In which case.. the coder vs Google arms race can continue, and I'm okay with that, because Google aren't trying that hard. Or, at least, to me it's always seemed easy to get the information required.
blaze, the collective weight of all those queries add up; that's one of the main reasons we ask people not to do it. But the WebAPI is a great way to do 1000 queries/day of whatever you're interested in for your own personal purposes.
What a shame all those programming resources have to be dedicated to preventing misuse of Google results. Publishers feel the same way about Autolink's misuse of their work.
GoogleGuy replied:
> insight, I'd start with your server logs--that's gold that's usually not mined nearly as much as rank checking. Personally, I don't see a problem with using the Web API to check rankings for your own sites--just don't sell that tool/service. :)
Forgive my ignorance, but what kind of "gold" is GG referring to? Could one determine the link popularity for each of one's pages from the server logs?
Thanks,
Ric
Forgive my ignorance, but what kind of "gold" is GG referring to? Could one determine the link popularity for each of one's pages from the server logs?
He means that there is alot of information in your server logs that can help you improve your site.
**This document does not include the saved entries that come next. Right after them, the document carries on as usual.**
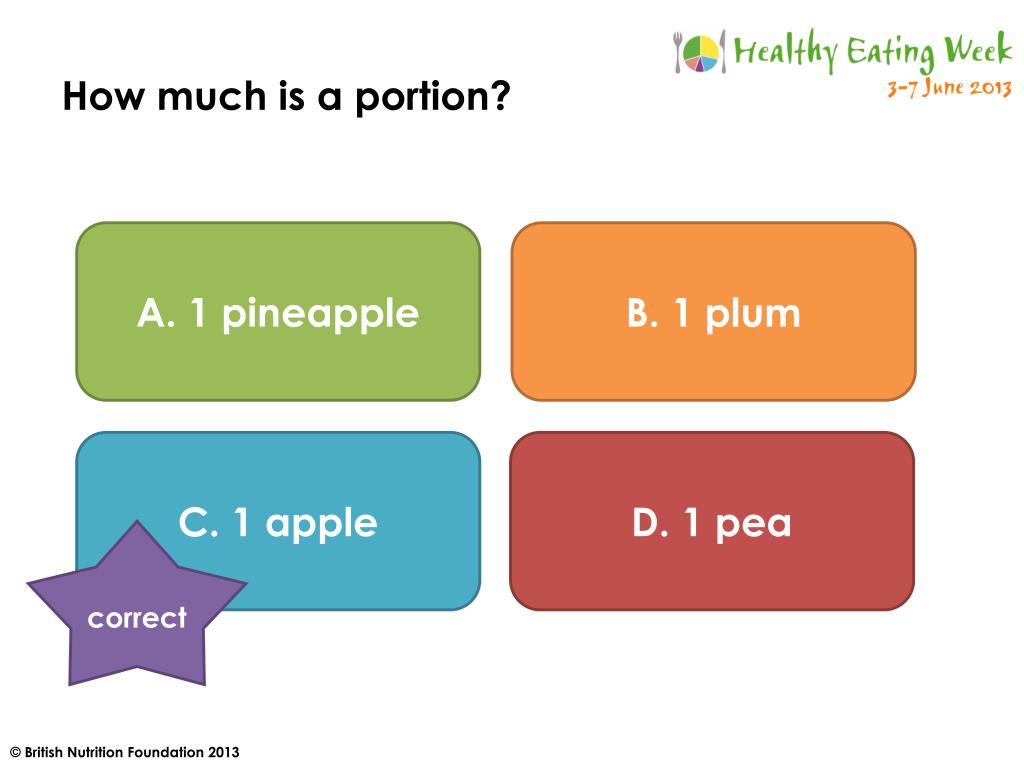 Healthy Eating Week
3-7 June 2013

How much is a portion?

A. 1 pineapple

B. 1 plum

C. 1 apple

D. 1 pea

correct

© British Nutrition Foundation 2013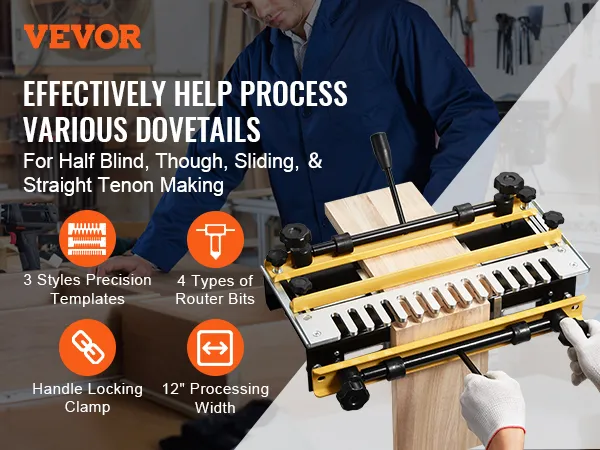 VEVOR

EFFECTIVELY HELP PROCESS VARIOUS DOVETAILS

For Half Blind, Though, Sliding, & Straight Tenon Making

3 Styles Precision Templates

4 Types of Router Bits

Handle Locking Clamp

12" Processing Width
You can see where your referrals are coming from, you can see what people are using, what paths through the site they are taking, etc..
Page rank info is not available in the logs but you can see what keywords people are using that find you in given search engines.
I, and a slew of others I’m sure, am waiting with baited breath for a response to Insights comments:
I'd rather pay for access to results than scrape them. We could have an arms race between bot detection and human emulation, but I'd rather just be a customer. As a businessman and generally nice human being I don't want to play cat and mouse, I want to have reliable transactions and I don't understand why Google doesn't want that, too.
I’m aware that silence is a response, but I thought I'd prod a bit more.
The lack of response to the suggestion they charge money for using the service implies this.
Am I right, GoogleGuy? You don't have to answer if I am right.